> **TASK GOAL**
The reply should hold only the lines from the one with "category: gazellethomsons" through the end of the data, each given exactly.

Stored records
^^^^^^^^^^^^^^^^

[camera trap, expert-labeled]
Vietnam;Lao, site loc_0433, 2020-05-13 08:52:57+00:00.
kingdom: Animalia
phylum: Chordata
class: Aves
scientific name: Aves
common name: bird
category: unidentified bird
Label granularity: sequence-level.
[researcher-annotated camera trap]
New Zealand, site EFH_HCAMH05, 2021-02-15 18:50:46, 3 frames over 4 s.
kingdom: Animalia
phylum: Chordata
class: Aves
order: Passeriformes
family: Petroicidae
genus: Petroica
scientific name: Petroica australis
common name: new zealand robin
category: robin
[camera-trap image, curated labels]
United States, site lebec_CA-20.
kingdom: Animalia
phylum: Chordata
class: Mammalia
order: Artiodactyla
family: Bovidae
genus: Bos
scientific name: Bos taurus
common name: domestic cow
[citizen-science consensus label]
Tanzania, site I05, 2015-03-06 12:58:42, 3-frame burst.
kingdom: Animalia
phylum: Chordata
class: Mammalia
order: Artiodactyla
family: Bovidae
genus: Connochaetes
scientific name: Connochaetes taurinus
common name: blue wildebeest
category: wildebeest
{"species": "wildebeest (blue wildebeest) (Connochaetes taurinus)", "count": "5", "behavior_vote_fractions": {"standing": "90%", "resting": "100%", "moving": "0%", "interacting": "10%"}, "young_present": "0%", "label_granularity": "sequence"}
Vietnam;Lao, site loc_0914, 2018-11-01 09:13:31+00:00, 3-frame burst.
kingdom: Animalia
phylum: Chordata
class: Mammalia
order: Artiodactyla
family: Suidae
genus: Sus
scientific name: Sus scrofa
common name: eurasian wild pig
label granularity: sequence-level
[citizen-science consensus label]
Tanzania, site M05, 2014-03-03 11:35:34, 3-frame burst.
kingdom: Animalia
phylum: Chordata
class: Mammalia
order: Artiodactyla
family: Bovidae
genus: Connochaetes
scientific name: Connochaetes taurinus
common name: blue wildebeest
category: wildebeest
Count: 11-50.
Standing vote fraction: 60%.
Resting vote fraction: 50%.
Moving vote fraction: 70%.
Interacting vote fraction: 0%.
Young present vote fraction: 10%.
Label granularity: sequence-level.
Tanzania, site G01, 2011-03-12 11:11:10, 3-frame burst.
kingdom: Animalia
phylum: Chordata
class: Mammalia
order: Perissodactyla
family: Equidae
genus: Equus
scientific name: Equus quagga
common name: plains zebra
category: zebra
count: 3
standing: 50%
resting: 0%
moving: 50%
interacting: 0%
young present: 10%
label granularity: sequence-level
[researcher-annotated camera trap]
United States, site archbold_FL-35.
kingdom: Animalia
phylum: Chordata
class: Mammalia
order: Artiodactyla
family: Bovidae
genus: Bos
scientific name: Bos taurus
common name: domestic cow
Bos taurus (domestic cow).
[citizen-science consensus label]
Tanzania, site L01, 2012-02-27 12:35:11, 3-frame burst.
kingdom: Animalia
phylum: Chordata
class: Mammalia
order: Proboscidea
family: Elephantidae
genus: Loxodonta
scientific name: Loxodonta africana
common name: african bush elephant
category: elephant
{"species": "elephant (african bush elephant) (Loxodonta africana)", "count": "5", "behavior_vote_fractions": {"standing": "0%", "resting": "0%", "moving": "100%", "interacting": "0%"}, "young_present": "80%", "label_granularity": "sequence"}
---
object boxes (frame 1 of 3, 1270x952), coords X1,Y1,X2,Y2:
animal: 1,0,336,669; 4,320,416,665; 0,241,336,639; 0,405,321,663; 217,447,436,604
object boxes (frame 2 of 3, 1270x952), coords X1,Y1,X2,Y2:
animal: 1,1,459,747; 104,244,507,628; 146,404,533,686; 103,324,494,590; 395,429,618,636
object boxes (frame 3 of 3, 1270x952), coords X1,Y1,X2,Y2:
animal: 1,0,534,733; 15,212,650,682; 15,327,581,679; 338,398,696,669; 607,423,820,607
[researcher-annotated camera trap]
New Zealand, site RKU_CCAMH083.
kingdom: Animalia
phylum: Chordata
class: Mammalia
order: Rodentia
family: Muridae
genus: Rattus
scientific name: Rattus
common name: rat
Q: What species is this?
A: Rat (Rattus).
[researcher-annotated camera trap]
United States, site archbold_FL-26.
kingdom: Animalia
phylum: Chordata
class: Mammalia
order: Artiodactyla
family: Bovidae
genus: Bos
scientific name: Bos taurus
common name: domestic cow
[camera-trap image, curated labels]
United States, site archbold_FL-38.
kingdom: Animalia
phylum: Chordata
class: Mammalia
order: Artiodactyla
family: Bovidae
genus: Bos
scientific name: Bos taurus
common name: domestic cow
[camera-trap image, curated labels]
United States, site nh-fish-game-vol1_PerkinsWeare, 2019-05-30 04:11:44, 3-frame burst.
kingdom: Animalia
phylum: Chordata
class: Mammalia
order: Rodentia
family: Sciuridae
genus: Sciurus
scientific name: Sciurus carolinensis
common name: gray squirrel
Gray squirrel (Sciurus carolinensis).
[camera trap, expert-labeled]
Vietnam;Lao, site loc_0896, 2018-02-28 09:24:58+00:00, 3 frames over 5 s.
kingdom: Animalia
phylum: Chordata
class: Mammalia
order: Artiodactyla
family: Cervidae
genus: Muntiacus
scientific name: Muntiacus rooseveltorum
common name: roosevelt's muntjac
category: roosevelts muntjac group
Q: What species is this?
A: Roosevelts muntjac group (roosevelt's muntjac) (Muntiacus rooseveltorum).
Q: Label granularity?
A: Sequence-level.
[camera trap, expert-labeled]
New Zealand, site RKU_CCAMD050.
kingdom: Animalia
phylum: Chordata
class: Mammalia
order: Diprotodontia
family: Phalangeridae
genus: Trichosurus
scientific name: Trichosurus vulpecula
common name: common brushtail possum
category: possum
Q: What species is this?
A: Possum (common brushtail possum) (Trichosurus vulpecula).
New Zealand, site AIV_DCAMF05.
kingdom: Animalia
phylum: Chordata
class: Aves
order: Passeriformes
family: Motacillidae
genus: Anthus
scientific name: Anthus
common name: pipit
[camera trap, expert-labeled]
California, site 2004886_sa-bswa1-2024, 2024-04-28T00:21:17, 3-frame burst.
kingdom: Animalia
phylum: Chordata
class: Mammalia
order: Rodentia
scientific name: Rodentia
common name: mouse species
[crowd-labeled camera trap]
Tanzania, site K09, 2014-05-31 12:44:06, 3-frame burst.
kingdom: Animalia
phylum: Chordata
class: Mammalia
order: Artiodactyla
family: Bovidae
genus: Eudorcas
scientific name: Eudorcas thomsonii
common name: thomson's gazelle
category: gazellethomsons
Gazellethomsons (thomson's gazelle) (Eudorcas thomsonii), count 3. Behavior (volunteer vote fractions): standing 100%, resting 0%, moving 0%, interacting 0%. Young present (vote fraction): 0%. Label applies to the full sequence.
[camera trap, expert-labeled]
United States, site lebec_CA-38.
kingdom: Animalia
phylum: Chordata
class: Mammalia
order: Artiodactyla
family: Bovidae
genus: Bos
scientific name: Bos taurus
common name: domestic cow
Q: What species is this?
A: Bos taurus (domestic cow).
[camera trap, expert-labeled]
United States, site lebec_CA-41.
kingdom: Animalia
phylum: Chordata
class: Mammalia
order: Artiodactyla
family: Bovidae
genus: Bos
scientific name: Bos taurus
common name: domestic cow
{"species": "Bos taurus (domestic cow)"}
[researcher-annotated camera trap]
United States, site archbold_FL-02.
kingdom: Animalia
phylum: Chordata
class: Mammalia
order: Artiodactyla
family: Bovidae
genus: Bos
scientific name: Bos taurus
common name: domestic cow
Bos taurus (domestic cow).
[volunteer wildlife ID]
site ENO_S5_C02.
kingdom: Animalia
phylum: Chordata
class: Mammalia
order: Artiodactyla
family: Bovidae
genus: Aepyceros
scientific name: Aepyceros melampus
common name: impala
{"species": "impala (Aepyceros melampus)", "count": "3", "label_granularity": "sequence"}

^^^^^^^^^^^^^^^^

> **ANSWER TO THIS PROBLEM**
category: gazellethomsons
Gazellethomsons (thomson's gazelle) (Eudorcas thomsonii), count 3. Behavior (volunteer vote fractions): standing 100%, resting 0%, moving 0%, interacting 0%. Young present (vote fraction): 0%. Label applies to the full sequence.
[camera trap, expert-labeled]
United States, site lebec_CA-38.
kingdom: Animalia
phylum: Chordata
class: Mammalia
order: Artiodactyla
family: Bovidae
genus: Bos
scientific name: Bos taurus
common name: domestic cow
Q: What species is this?
A: Bos taurus (domestic cow).
[camera trap, expert-labeled]
United States, site lebec_CA-41.
kingdom: Animalia
phylum: Chordata
class: Mammalia
order: Artiodactyla
family: Bovidae
genus: Bos
scientific name: Bos taurus
common name: domestic cow
{"species": "Bos taurus (domestic cow)"}
[researcher-annotated camera trap]
United States, site archbold_FL-02.
kingdom: Animalia
phylum: Chordata
class: Mammalia
order: Artiodactyla
family: Bovidae
genus: Bos
scientific name: Bos taurus
common name: domestic cow
Bos taurus (domestic cow).
[volunteer wildlife ID]
site ENO_S5_C02.
kingdom: Animalia
phylum: Chordata
class: Mammalia
order: Artiodactyla
family: Bovidae
genus: Aepyceros
scientific name: Aepyceros melampus
common name: impala
{"species": "impala (Aepyceros melampus)", "count": "3", "label_granularity": "sequence"}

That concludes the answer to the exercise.